Autostraddle has been really great in the past in using gender neutral pronouns when the person in question asks for them. So I’m guessing Emily either didn’t specify or said that female pronouns are fine.
Thanks for the really great interview, Jess!
You are so right. Instant Auto-Crush.
Ha-ha, I like that- “Auto-Crush”. noun. Developing a crush on someone because they were featured on Autostraddle. Examples include: Megan Rapinoe and Sara Croce.
you did CTE?!?!? OMG I did CTE for years!!!! it was like the best part of growing up in Elgin! And I’m also genderqueeer!!!! ahhhh I must know you!
Thank you for this. It is so inspiring.
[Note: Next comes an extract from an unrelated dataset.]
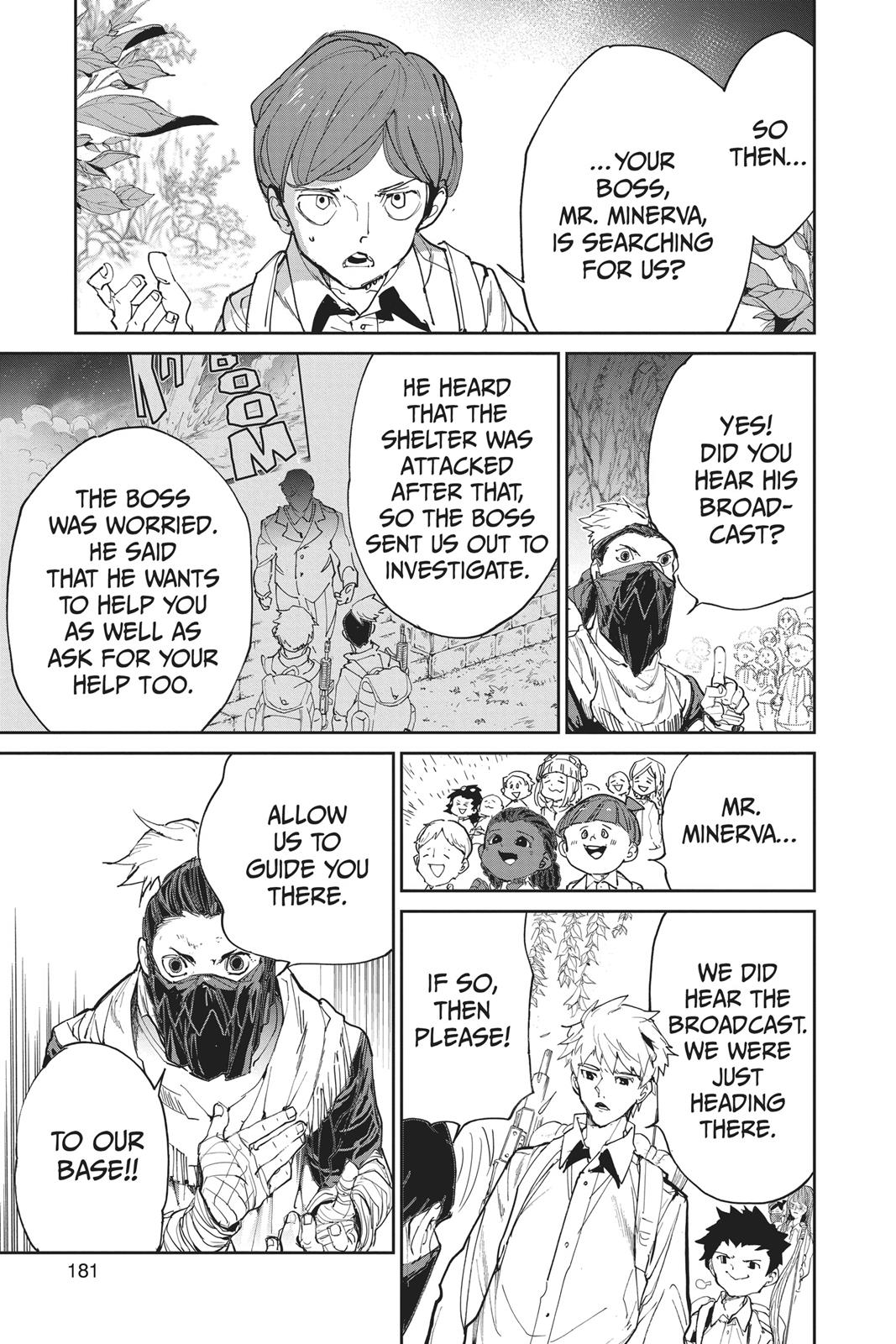 Read The Promised Neverland EN Manga Online
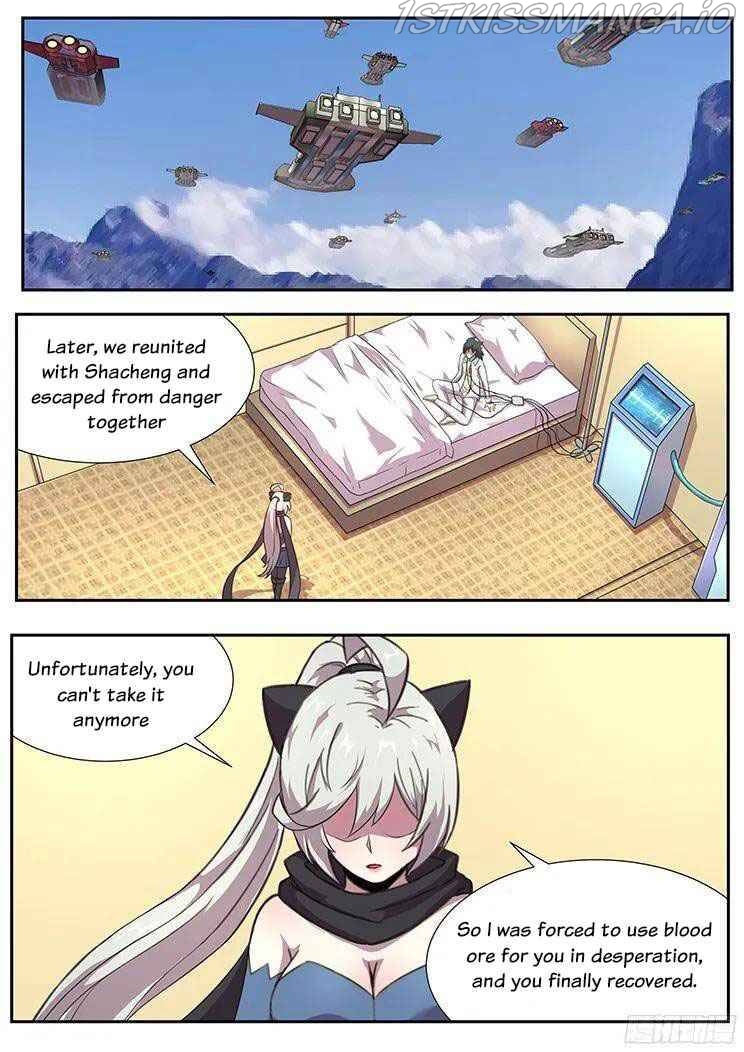 Girl and Science Chapter 266 - page 11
I am a theatre student and gender neutral as well and sometimes it is really hard to create yourself a path when you never really “look the part” in an heterosexual environment.
she’s so great!
“If I could play Peter Pan for the rest of my life, I would.”
i once described my ‘type’ to someone as “the kind of woman who plays pantomime peter pan” so this is extremely relevant to my feelings. also: SHE CAME OUT THROUGH DANCE!!
emily is so inspiring. i saw her in emotional creature before it was technically off broadway, when it was at Berkeley rep theatre, and it is just so amazing to know that, being a non-binary theatre kid, there is a place for me in professional theatre, and im not stuck with ultra feminine roles that make me squirm. i just wish i could hug her right now.
also, her monologue about the wedding dress is the ost amazing thing on this planet
I want Emily to be my friend! xD I loved this interview and I feel like I identify so much with Emily’s experience of coming out and also with the way she describes her gender and sexuality. And I love that smile!
This is weird. I was in theatre school at a nearby college and saw Emily in a musical once. I remember thinking at the time that I had seen someone special. Way to go Emily!